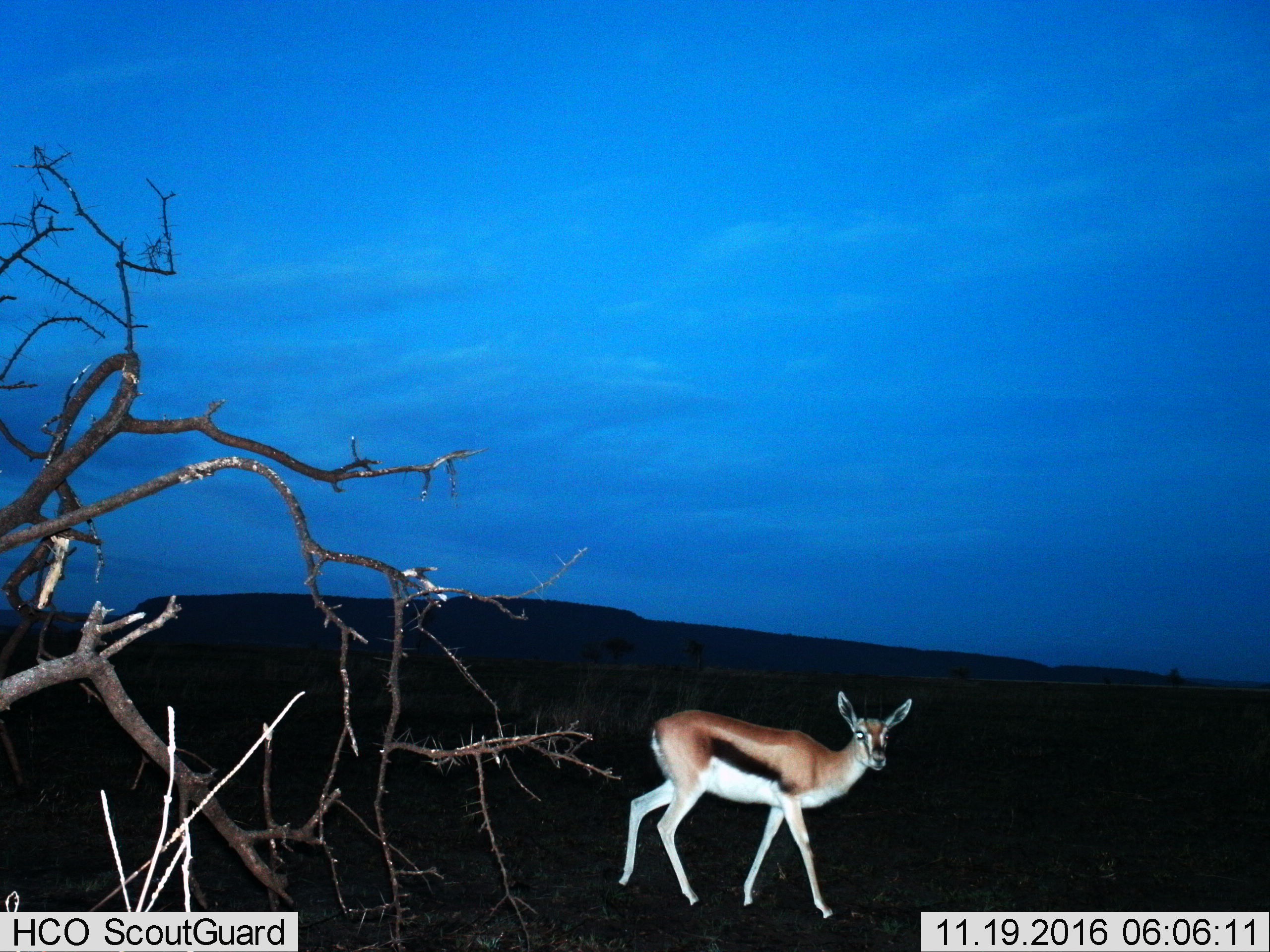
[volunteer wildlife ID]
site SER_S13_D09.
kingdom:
---
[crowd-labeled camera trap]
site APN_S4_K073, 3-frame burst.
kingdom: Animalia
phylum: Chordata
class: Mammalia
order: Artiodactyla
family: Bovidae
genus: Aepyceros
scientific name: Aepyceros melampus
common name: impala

Work instructions: Once you find the line with "kingdom: Animalia" in the entries above, output it and each line after it up to and including the line with "common name: impala", and nothing else.

Output of the task:
kingdom: Animalia
phylum: Chordata
class: Mammalia
order: Artiodactyla
family: Bovidae
genus: Aepyceros
scientific name: Aepyceros melampus
common name: impala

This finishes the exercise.